Apparently chardet got Claude to rewrite the entire codebase from LGPL to MIT?
https://github.com/chardet/chardet/releases/tag/7.0.0
That is one way to launder GPL code I guess?
Apparently chardet got Claude to rewrite the entire codebase from LGPL to MIT?
https://github.com/chardet/chardet/releases/tag/7.0.0
That is one way to launder GPL code I guess?
@scy
US court is leaning towards that LLM generated code is fundamentally not copyrightable.
This is a different problem to the moral issues I have with this.
@Foxboron Yeah but that's what I mean: Just because the end result is not copyrightable, does that automatically mean that it can't be a copyright violation?
Like, changing the format or medium of something is not a copyrightable work.

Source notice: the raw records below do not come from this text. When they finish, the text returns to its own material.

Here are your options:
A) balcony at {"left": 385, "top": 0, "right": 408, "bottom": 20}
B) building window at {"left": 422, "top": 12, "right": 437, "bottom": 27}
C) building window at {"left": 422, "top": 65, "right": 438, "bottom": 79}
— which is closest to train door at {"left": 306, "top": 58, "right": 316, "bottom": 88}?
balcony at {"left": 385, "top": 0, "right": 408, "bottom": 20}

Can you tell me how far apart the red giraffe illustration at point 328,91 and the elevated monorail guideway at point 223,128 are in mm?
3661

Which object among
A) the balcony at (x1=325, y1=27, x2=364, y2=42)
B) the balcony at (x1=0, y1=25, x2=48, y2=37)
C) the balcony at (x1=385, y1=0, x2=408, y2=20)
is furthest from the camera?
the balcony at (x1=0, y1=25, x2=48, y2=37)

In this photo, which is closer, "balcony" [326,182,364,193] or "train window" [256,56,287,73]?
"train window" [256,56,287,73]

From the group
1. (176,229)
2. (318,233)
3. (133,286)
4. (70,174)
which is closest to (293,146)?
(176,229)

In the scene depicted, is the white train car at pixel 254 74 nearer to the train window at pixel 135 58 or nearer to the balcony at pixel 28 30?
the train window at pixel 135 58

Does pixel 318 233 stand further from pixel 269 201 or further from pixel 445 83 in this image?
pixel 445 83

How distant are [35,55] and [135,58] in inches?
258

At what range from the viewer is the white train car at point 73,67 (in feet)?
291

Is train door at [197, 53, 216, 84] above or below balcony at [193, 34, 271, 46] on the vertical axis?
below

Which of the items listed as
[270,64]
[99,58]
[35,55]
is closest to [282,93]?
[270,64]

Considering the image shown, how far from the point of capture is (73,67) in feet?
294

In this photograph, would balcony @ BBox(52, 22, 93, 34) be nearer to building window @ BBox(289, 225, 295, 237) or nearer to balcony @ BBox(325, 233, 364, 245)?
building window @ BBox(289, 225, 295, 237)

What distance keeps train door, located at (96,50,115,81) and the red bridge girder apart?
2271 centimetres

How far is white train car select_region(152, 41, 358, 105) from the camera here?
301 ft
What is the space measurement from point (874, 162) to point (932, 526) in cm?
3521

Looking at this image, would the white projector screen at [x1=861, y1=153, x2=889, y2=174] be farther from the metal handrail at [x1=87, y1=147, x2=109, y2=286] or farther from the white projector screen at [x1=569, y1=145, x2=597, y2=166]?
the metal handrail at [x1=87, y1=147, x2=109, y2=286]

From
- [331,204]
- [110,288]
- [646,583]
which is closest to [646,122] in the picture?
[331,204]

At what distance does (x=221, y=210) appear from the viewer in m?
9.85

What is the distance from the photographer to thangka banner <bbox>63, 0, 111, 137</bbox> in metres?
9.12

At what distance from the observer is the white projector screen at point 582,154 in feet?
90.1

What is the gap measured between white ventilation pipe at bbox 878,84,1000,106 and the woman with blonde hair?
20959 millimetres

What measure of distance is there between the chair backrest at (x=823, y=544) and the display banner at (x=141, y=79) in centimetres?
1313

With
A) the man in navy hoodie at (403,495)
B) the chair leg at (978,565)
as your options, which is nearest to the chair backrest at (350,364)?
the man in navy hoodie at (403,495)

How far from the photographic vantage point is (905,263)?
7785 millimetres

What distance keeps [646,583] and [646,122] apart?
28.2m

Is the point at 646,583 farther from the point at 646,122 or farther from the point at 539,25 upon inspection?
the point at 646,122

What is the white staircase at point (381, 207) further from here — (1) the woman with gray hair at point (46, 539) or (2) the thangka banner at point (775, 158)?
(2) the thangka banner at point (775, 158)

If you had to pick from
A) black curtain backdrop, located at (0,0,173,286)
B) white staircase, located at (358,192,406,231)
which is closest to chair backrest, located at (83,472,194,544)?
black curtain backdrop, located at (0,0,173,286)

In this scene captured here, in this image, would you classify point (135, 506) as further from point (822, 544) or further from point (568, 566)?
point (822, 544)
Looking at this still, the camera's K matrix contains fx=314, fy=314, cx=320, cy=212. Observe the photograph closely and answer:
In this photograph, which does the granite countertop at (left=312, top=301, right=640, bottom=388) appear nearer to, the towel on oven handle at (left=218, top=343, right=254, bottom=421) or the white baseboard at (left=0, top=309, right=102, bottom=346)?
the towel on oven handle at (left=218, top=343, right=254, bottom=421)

So, by that logic, if I take a copyrighted MP3 and convert it to AAC and publish that, my AAC is not copyrightable, but it's not a copyright violation to take it and publish it?
That's what I mean.
@scy @Foxboron It is absolutely a violation for the company which built the model to build a model which emits license-restricted code without following the terms of the license. The model doesn’t commit the violation any more than a photocopier does, of course.
The emitted code cannot be copyrighted at all, but if it emitted the code in a way which meets the terms of the license, the code would be covered by the original license.